During nights like these, I am constantly preoccupied about them. Is their shelter holding? Do they feel any warmth? Could the storm have shredded through their shelter while they were trying to sleep? For those remaining in apartments, or the shells that are left, there is a lack of heat. With electricity scarce and fuel in short supply, warmth comes mainly from bundling up and using the few bedding items available. Nonetheless, cold nights are unbearable. What, then those living in tents?

Political Failure

Reports indicate that more than a million people in Gaza live in shelters. Aid supplies, including weatherproof shelters, have been inadequate. When the cyclone hit, humanitarian partners reported distributing plastic sheets, tents and mattresses to thousands of families. In reality, however, this assistance was widely experienced as inconsistent and lacking, limited to short-term fixes that were largely ineffective against prolonged exposure to cold, wind and rain. Tents collapse. Respiratory illnesses, hypothermia, and infections associated with damp conditions are increasing.
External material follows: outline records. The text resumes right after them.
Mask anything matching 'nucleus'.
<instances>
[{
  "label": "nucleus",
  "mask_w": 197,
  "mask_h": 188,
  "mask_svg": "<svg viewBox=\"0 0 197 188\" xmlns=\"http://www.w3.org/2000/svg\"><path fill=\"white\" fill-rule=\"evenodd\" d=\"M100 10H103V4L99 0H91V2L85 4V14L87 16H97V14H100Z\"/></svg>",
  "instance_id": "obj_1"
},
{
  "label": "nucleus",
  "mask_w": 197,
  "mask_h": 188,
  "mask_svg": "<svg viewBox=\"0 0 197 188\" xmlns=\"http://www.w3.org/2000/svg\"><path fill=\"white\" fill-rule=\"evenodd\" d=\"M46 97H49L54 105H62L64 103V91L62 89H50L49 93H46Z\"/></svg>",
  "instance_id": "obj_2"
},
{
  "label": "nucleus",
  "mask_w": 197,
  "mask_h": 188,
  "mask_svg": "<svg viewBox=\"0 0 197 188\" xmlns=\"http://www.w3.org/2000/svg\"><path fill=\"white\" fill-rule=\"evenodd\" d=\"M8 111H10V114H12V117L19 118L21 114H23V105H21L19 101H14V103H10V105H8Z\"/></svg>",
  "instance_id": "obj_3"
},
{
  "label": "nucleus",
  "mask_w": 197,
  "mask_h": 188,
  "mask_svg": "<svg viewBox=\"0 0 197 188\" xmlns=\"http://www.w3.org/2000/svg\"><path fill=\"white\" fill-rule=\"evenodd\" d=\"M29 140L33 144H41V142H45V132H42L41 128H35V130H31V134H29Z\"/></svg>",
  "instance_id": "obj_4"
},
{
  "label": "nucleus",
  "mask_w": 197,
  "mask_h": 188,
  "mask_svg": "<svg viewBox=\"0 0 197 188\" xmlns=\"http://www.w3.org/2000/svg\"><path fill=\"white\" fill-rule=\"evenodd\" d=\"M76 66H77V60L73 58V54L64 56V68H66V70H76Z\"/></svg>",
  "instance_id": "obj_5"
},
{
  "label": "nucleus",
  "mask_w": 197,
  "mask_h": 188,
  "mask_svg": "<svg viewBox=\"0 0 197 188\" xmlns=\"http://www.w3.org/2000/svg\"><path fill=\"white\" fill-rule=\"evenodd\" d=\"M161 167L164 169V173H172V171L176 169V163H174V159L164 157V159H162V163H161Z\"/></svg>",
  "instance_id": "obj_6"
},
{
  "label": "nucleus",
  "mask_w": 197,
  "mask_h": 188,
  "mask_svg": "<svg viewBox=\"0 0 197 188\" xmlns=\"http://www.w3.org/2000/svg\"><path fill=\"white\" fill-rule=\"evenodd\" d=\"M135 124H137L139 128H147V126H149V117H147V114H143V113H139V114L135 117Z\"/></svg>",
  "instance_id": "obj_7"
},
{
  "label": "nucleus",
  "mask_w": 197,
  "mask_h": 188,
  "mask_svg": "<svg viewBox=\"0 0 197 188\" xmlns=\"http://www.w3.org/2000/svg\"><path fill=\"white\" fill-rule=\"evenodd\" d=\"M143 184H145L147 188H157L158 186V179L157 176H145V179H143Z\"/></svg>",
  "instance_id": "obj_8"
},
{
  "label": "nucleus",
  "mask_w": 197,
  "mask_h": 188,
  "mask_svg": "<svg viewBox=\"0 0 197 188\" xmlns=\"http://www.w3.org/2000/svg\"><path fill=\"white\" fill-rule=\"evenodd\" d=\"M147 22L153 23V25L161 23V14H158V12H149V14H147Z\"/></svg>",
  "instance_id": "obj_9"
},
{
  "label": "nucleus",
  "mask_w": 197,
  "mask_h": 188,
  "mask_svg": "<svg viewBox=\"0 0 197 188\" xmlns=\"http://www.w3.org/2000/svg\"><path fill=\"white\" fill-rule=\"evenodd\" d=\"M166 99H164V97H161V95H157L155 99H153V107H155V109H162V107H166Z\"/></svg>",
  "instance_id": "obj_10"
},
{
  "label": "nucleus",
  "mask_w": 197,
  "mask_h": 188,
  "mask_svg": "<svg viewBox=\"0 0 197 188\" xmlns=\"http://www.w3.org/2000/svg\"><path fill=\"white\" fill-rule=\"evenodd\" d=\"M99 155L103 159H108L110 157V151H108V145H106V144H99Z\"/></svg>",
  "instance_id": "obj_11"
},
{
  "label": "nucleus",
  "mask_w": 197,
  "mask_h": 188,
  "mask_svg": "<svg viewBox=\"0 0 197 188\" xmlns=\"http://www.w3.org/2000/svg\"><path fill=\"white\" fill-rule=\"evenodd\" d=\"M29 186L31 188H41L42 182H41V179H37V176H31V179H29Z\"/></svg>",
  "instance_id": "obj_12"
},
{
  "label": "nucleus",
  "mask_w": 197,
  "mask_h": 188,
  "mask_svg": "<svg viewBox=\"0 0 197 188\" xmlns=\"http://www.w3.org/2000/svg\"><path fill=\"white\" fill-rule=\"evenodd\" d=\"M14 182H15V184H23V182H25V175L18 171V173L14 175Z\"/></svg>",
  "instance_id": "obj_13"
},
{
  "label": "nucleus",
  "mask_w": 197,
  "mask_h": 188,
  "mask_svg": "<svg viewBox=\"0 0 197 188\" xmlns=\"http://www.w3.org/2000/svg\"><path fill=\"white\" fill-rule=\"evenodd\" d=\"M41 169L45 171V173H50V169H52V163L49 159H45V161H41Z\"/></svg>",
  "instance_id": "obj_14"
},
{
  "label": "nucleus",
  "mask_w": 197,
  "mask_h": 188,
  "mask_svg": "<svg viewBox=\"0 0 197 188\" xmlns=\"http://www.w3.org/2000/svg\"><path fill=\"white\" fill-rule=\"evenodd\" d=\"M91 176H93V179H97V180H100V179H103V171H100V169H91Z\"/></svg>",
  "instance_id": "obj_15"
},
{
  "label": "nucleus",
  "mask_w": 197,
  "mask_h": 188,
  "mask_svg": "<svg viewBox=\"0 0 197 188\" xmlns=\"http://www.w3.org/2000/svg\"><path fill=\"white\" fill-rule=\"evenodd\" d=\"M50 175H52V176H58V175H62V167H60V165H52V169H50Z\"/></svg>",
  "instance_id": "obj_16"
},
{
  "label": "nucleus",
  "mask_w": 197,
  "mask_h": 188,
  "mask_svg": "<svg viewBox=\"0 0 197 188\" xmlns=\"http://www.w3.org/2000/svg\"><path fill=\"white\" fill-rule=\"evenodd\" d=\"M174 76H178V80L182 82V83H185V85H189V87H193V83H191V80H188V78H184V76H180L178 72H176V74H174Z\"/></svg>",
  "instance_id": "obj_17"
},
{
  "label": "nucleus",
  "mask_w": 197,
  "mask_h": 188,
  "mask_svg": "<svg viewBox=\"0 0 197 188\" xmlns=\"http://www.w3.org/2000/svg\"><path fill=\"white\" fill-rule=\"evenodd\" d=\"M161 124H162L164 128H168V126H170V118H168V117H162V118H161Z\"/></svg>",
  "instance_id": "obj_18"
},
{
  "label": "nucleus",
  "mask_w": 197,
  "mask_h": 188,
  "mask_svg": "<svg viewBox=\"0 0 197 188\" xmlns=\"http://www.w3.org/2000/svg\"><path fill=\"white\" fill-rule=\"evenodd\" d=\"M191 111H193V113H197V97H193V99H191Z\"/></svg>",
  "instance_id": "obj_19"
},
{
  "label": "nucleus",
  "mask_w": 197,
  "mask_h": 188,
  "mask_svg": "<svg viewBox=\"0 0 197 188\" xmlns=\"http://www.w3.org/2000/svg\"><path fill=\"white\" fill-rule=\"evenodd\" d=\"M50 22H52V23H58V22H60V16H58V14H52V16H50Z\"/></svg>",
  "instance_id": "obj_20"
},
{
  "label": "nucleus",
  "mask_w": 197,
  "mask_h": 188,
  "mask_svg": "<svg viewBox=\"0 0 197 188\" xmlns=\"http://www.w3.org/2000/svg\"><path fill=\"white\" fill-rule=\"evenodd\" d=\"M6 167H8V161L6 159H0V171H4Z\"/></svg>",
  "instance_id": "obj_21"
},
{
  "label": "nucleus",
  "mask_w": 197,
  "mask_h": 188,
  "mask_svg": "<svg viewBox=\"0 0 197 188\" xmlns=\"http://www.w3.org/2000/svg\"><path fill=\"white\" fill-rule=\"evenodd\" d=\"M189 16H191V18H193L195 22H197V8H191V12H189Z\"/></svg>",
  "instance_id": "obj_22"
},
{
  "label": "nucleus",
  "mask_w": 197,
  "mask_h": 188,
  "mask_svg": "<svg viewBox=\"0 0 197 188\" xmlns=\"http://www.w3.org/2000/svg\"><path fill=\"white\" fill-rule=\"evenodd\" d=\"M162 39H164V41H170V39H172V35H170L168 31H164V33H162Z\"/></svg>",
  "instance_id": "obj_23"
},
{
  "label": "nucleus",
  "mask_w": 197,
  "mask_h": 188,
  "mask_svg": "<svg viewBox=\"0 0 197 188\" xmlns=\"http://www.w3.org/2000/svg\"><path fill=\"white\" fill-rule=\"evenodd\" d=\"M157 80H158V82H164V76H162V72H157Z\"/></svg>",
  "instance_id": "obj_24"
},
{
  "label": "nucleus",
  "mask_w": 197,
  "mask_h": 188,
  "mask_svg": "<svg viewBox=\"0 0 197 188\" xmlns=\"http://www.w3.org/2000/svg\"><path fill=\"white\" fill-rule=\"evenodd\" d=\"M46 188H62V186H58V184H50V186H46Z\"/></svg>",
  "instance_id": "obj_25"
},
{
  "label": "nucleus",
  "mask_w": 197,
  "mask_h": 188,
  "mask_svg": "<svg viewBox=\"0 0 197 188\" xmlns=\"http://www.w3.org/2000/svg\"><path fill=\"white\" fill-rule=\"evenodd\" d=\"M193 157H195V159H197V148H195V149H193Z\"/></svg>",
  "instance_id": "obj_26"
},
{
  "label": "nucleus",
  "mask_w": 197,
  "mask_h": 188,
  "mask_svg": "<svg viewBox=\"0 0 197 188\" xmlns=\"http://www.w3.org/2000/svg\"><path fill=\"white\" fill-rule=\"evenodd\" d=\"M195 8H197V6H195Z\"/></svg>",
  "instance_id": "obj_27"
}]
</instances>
This is not an surprise calamity. Winter is an annual event. People in Gaza understand this failure not as misfortune, but as abandonment. People speak of how critical supplies are restricted or delayed, while attempts to reinforce weakened structures are consistently hampered. Grassroots projects have tried to find solutions, to distribute plastic sheeting, yet they continue to be hampered by restrictions on imports. The root cause is political and humanitarian. Solutions exist, but are kept out.

An Unnecessary Pain

The aspect that renders this pain especially agonizing is how unnecessary it should be. No one should have to study, raise children, or battle sickness standing knee-high in cold water inside a tent. No student should fear the rain destroying their final textbook. Rain lays bare just how fragile life has become. It tests bodies worn down by pressure, weariness, and sorrow.

The current cold season occurs alongside the Christmas season that, for millions, epitomizes warmth, refuge and care for the most vulnerable. In Palestine, that {symbolism

Amanda Hays
Amanda Hays

A seasoned casino enthusiast with over a decade of experience analyzing slot games and sharing practical strategies for players worldwide.